O que vocês pesquisam, por exemplo?
Estou envolvido em algumas pesquisas que envolvem a pesca artesanal na bacia hidrográfica Araguaia-Tocantins. Estamos falando de um público de baixa escolaridade, e que não tem como adquirir tecnologias que aumentem sua produção. Com o nosso trabalho, conseguimos, por exemplo, desenvolver uma tecnologia de baixo custo, de fácil acesso, que aumenta a produtiva dessa pesca em mais de 50%. Buscamos, de uma forma geral, levar melhorias tecnológicas, que é o forte da Embrapa, também para as águas.
Você está envolvido em alguma pesquisa no momento, você pode falar dela?

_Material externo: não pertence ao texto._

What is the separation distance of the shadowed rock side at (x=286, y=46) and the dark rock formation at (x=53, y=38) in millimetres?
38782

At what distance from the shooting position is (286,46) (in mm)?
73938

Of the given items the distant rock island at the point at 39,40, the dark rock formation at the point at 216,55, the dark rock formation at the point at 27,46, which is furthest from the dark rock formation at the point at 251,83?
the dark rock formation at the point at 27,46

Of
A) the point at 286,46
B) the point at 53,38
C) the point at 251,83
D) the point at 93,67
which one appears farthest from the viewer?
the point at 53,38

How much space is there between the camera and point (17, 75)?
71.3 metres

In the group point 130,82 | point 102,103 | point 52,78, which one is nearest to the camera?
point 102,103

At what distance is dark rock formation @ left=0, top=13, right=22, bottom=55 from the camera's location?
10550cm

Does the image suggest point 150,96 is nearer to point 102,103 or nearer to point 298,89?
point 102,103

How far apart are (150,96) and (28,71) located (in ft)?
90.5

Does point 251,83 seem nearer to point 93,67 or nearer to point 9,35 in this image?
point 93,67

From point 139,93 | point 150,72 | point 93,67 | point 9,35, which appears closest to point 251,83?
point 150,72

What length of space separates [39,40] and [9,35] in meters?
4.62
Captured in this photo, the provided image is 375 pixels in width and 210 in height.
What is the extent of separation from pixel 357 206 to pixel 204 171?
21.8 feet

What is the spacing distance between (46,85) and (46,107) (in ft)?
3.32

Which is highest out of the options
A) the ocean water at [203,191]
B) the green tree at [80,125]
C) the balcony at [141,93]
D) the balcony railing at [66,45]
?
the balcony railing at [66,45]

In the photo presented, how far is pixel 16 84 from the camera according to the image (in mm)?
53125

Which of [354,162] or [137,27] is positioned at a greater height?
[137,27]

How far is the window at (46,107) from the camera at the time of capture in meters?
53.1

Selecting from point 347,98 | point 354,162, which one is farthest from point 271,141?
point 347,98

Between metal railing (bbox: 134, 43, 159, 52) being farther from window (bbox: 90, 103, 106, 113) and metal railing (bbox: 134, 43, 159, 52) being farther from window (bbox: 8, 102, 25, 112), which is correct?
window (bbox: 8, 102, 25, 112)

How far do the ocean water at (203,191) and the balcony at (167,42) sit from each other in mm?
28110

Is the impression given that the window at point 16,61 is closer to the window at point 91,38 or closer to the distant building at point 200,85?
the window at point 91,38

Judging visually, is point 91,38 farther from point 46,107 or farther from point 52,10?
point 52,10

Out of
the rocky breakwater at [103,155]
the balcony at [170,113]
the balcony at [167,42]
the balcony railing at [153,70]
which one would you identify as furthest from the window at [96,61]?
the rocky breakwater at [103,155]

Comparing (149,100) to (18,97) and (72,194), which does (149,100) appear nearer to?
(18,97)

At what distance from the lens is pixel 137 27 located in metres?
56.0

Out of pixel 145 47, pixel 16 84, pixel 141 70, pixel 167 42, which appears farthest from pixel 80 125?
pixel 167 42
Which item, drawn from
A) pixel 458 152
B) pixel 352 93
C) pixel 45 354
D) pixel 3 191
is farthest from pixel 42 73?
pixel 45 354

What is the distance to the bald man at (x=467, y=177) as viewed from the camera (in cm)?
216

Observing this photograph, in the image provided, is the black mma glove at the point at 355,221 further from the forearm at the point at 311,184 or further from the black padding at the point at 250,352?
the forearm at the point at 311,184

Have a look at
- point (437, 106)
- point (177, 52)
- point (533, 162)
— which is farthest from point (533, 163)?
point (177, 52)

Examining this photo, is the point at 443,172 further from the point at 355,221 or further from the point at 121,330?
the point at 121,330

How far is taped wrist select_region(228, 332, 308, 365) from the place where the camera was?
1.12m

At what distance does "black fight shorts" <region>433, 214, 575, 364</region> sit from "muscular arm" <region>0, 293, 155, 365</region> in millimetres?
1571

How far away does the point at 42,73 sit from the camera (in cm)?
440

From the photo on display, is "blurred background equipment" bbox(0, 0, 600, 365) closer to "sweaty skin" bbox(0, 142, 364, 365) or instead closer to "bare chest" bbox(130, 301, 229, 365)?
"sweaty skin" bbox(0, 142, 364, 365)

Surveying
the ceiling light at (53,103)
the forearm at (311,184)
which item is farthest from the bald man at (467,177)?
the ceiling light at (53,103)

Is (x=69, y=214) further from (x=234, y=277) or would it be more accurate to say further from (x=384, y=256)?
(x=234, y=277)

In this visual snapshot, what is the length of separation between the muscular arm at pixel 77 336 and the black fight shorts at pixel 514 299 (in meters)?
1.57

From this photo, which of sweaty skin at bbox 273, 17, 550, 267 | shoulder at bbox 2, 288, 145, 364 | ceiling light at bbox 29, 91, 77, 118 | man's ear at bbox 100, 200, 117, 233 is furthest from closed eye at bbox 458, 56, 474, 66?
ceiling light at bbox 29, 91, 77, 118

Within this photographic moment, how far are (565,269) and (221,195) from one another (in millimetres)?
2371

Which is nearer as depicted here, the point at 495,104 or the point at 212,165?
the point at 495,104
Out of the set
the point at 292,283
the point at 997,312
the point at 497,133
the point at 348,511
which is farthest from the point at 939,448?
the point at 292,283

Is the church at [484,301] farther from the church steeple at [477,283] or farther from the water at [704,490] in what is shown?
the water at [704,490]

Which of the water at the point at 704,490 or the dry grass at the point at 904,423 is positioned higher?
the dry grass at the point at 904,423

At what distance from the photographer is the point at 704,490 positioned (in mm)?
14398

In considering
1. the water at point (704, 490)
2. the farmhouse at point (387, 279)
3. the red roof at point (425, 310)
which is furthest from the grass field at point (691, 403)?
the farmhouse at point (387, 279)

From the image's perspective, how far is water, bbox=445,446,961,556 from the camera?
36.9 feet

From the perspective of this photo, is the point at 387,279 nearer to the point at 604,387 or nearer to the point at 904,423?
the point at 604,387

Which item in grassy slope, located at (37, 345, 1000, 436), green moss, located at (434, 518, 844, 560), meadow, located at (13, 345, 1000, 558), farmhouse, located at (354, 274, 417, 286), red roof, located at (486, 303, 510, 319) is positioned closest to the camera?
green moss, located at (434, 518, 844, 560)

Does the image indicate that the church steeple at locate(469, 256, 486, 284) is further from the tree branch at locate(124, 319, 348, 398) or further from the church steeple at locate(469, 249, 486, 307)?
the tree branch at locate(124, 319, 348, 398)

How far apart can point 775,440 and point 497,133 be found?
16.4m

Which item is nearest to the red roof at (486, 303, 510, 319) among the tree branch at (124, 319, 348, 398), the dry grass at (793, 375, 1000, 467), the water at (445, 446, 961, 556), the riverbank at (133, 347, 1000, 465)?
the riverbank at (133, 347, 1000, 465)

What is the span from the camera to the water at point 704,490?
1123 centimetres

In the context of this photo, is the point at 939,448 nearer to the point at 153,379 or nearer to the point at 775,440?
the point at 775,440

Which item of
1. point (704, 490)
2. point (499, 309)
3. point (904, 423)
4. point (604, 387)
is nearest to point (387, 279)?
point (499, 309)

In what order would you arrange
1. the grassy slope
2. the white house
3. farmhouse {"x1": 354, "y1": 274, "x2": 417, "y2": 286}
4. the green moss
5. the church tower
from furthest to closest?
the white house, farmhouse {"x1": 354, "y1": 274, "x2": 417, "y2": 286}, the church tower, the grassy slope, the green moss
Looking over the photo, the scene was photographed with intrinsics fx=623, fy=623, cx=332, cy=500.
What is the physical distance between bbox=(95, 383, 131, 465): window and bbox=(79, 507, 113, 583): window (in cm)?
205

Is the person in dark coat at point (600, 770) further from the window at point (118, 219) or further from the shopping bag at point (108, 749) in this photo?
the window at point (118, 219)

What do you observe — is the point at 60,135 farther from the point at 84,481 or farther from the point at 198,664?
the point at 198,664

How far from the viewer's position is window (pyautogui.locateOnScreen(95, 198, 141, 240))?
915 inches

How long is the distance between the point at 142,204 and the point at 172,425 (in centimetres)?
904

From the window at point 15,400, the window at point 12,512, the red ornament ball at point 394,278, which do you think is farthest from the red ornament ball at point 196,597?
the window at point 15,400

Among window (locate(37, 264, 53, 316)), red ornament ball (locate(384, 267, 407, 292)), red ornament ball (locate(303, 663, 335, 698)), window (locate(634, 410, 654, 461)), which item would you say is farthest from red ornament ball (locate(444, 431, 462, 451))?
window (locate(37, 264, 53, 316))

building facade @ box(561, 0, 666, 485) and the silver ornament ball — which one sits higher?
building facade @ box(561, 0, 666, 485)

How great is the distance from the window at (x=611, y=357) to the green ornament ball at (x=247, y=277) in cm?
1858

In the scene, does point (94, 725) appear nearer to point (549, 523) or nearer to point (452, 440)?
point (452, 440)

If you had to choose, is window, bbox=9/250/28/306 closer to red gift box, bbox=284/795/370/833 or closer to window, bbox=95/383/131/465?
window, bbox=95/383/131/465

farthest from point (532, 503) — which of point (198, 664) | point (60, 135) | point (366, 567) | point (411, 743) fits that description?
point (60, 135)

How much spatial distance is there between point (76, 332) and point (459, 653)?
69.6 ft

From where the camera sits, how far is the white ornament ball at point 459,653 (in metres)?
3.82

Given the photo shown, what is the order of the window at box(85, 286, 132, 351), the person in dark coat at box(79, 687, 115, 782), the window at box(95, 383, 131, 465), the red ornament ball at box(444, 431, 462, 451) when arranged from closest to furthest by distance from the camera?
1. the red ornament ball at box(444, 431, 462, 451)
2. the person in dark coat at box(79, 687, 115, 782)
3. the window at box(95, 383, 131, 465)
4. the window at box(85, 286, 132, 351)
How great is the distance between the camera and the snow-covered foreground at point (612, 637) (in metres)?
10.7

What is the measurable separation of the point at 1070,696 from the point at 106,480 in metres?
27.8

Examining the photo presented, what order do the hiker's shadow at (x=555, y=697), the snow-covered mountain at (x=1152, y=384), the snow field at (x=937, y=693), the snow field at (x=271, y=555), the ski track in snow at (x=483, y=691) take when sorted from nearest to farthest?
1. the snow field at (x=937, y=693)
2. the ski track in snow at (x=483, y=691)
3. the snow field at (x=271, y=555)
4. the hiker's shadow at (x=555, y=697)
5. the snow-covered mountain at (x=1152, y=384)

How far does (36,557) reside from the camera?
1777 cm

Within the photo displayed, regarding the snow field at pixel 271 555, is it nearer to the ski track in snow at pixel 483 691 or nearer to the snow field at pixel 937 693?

Esse era um dos projetos que estava envolvido, que foi finalizado este ano. O outro projeto é obter o máximo de informação da comunidade e do ambiente, saber quantos pescadores existem, quanto eles produzem, quantos peixes pescam, qual é o tipo de pesca que eles utilizam. Estamos nesse momento de levantamento de dados, queremos, com isso, colocar luz em cima desse mundo ainda desconhecido da pesca nessa região do País. Queremos conhecer melhor a realidade para poder melhorar toda a cadeia produtiva, seja nas tecnologias, na comercialização e melhorar o ganho desses pescadores. É um projeto que tem me deixado muito orgulhoso.
Essa é uma região que vive muito da pesca?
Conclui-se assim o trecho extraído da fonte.